23 June, 2010
Advocates of pricing carbon in the US economy are shifting their efforts to a ‘utility-only’ cap and trade system – but some experts warn that the proposal causes as many problems as it solves, and even its advocates concede its chances are slim.
On Sunday, Senator Joe Lieberman (I-Conn) – co-author alongside John Kerry (D-Mass) of the American Power Act, which would introduce an economy-wide carbon cap-and-trade programme – told CNN that he was open to a scaled back system, beginning with utilities.
His comments follow an address by President Barack Obama last week where he called for comprehensive energy and climate legislation, but neglected to call for carbon caps. However, Obama has become more engaged with the issue, and his chief of staff and Congressional fixer, Rahm Emanuel, told ABC News on Sunday that the president wanted to see legislation that deals with “environmental degradation caused by carbon pollution”.
Obama was due to meet with key Senators from both sides of the aisle today to discuss energy and climate legislation, which Senate Majority Leader Harry Reid (D-Nevada) has said he hopes to bring to the floor this summer. That meeting was cancelled, with the president instead holding a crisis meeting with his Afghanistan commander, Stanley McChrystal.
At this point, it is unclear which approach Obama and the Democratic leadership in the Senate are likely to pursue. However, Eileen Claussen, president of the Pew Center on Global Climate Change, described utility-only cap-and-trade as “the best chance we have got” to put a federal cap on US carbon emissions.

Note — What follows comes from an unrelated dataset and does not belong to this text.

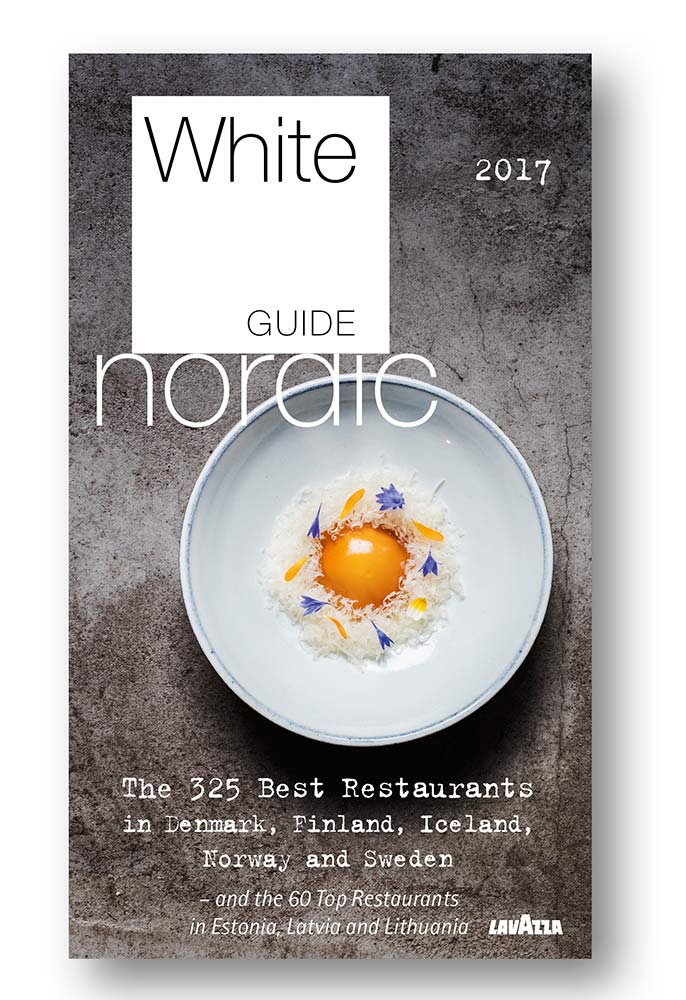 White-Guide-Nordic-cover-686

As to whether such a proposal would garner the 60 votes needed to pass the Senate, she told Carbon Finance that “it’s still very challenging, but the chances are better than with economy-wide cap and trade.”
She added that while, “today, I can’t get to 60”, she said it is impossible to accurately gauge support for a hypothetical bill.
Kyle Danish, a Washington, DC-based partner at law firm Van Ness Feldman, said that a utility-only approach “has some obvious appeal, because it’s simpler and because the power sector has dealt with cap and trade for over a decade”, to control sulphur dioxide and nitrogen oxide pollution.
Also, most analyses show the power sector delivering the lion’s share of early emissions reductions, even under wider trading programmes.
“But simpler by no means equals simple,” he added.
Such a proposal would undermine the complex deals and compromises that underpin the Kerry-Lieberman proposal, many of which rely on the generous distribution of carbon allowances. “If it’s a utility-only programme, there are far fewer allowances to distribute,” he said.
Claussen – who has written an op-ed piece with Jim Rogers, the CEO of power utility Duke Energy advocating a utilities-first approach – acknowledged some of these drawbacks.
“It does mean that there will be a lot less money available for a lot of the other things that people care about,” she said, such as international climate financing, adaptation finance for US states and technology assistance.
Dan Reidinger, a spokesman for the Edison Electric Institute, which represents investor-owned utilities, said that the organisation “has been focusing on economy-wide, comprehensive climate legislation, [so] we have not fully discussed a utility-only approach at this point.
“However, we believe that any utility-only legislation would have to incorporate major consumer protections to attract 60 votes in the Senate,” he added.